Taking portraits of celebrities is something many photographers aspire to — the shots look great in the portfolio, and it adds a bit of excitement. I’ve been lucky enough to work with lots of celebrities over the years, and here are a few lessons I’ve learned from experience.
Preparation is always important, but it becomes all the more acute when shooting famous types, as you’ll often have VERY little time to play with. You’ll be stunned at how little time you get with some celebrities, even on shoots that are planned and scheduled. I’ve shot Jean-Claude Van Damme in 45 seconds, Prime Ministers and Cabinet Ministers in less than 30 seconds, and many other celebs in mere minutes. If you’re planning on getting several different shots, set them all up in advance, providing you’ve got enough equipment to do so. Then, when you get the green light, you can smoothly move from one setup to another in a very short amount of time.
Before a shoot, do a bit of research on the person in question. Ten minutes on the web can tell you all you need to know. A quick search can provide information for a conversation starter, as well as help you know which subjects to avoid. It can also get you thinking about ideas for shots to do with them and illustrate how they’ve been photographed before.
Next, ask the basic pre-production questions for the shoot. You should find out as much as possible about where you’re shooting, how long you’ll have, what sort of shots the client needs, whether there’s budget to hire in equipment/extra personnel, and so on. This sort of thing is standard on all professional shoots, so I don’t need to stress it too much.
Now make sure all your kit is working properly, that you’ve got everything you need to get the shots you want, and that you’ve got spares or backups (you do own a spare body don’t you? No? Go to the back of the class and face away from all the other children!) Shoots with a very small time window are not the places for a kit to break down on you!
Next you can do the nice bit and start to come up with ideas for shots you’d like to get. There’s a decent chance your client will already know what they want, and it’ll be your job to get these shots. However, it’s well worth turning up with a few ideas of your own in your proverbial “back pocket” so you can add something extra to the shoot, or even bag a shot for your portfolio.

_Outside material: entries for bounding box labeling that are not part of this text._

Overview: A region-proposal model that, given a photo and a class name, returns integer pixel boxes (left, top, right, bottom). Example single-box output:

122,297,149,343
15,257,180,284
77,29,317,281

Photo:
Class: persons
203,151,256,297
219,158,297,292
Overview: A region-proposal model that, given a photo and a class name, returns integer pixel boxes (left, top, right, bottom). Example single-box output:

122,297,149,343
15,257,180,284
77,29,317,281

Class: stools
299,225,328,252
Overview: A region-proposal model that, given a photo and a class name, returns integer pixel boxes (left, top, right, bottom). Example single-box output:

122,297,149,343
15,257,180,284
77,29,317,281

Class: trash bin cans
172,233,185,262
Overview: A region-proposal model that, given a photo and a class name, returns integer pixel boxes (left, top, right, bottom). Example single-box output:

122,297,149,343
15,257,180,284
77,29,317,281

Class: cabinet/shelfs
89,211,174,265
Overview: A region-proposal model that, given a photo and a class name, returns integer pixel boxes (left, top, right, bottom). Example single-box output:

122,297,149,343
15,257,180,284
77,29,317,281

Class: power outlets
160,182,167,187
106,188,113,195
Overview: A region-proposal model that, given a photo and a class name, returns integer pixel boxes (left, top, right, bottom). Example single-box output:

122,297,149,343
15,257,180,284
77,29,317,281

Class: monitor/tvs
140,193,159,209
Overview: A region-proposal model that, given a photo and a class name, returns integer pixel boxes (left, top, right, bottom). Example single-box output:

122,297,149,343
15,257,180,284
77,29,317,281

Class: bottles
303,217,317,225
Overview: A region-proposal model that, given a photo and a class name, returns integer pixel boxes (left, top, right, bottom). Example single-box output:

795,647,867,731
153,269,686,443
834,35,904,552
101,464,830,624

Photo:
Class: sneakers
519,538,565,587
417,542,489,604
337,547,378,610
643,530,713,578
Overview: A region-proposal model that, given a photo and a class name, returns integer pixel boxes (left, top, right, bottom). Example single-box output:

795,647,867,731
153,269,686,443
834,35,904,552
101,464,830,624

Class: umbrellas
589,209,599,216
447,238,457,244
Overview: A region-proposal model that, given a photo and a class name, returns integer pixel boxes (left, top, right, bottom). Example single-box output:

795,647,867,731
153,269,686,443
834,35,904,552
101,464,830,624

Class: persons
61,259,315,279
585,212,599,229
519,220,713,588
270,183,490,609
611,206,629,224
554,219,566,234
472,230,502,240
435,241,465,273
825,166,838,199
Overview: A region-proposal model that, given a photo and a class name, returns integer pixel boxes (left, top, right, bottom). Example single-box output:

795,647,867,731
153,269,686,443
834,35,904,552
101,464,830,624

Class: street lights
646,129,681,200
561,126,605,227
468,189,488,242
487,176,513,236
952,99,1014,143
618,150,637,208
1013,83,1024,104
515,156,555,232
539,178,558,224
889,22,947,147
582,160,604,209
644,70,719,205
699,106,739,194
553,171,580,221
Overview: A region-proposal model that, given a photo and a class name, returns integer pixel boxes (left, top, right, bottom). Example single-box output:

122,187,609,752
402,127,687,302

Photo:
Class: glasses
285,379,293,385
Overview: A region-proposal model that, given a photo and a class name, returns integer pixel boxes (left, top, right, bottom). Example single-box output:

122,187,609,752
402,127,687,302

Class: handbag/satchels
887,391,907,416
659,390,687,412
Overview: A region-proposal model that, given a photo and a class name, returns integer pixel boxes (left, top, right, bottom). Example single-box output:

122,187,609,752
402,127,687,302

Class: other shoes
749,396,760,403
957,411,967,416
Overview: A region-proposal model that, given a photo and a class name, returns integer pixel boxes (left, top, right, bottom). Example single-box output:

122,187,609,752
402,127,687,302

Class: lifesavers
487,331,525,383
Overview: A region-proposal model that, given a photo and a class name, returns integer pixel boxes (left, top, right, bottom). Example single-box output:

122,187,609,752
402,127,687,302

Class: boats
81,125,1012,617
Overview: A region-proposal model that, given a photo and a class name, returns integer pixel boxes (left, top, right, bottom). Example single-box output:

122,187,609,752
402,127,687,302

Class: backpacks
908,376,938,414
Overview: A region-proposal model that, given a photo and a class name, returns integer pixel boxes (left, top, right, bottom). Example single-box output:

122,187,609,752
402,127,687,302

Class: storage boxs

Lastly, don’t forget that these sorts of shoots are not the ideal places to be experimenting with new techniques or unfamiliar equipment. Stick to the tried and trusted methods, and, if necessary, test stuff out beforehand so you can be sure it works. Whilst it would be great to come home with a truly amazing creative image, your client is expecting something usable from the shoot, and if all they get are lots of very confusing shots where you were playing with your lighting, you may find they don’t call you too often. Whilst you’re on the shoot, mucking about with things, fiddling with settings, forever chimping off the back of your camera and generally looking like you don’t know what you’re doing won’t make the celeb feel very confident in you, and that’s a bad thing…
Egos, Entourages and Experience
Now we come to the more esoteric bit — dealing with the psychological side of shooting famous people. Of the many famous people I’ve worked with over the years, I can fairly say that 10% of them were very difficult, rude, or unprofessional and hard to work with, 10% were simply amazing and left me with a warm glow and renewed faith in humanity as a whole, and 80% were simply polite, professional and got the job done. Pretty much everyone in the public eye understands that part of their job involves having their picture taken quite often, or appearing at sponsors’ events when they’d rather be sitting by the pool. As part of this, they expect you to behave like it’s part of your job too, rather than: “Oh-my-god-it’s-a-celebrity-and-they-just-shook-my-hand-I’ll-never-wash-again.”
Obviously, getting over this problem improves with time, as the novelty wears off. The way to get better at behaving normally is simply to build confidence in yourself as a photographer, and you do that by getting better at your craft and practicing stuff until you can do it easily and quickly under pressure.
Don’t be surprised when a celeb turns up with several people in tow — some celeb shoots can become very crowded once you factor in people from your side (an assistant, your client, hair and make-up, a stylist and so on) and their side (agents, managers, friends, family). Try not to let this distract you, and remember the golden rule of photographing people: There’s only room for one ego on set, and that’s the one in FRONT of the camera. Leave yours at the door. Be prepared to flatter, but not simper. One of the best approaches I’ve always found is to talk about what they’re doing, rather than simply saying: “I loved you in that film; you were really cool.” Ask intelligent questions about their work (you did do your research about them, didn’t you?), and if you’re able to, bring something in from your own experience — you may have worked with someone they know well, or your Mum might be their biggest fan and has always wanted to know x, y or z. Above all, remain professional, and make sure this extends to your crew, your appearance, and your kit (no cereal packet reflectors on celeb shoots, please).
I’ve had some wonderful experiences with celebs in my time, and my mates are very bored from hearing all the stories. But the reason I keep being asked to shoot them is because, above all, I behave professionally and treat them with respect and politeness without groveling at their feet! Practice your craft, fight the urge to bear hug them, lick their face, or wet yourself when you meet them, and should have no problems either!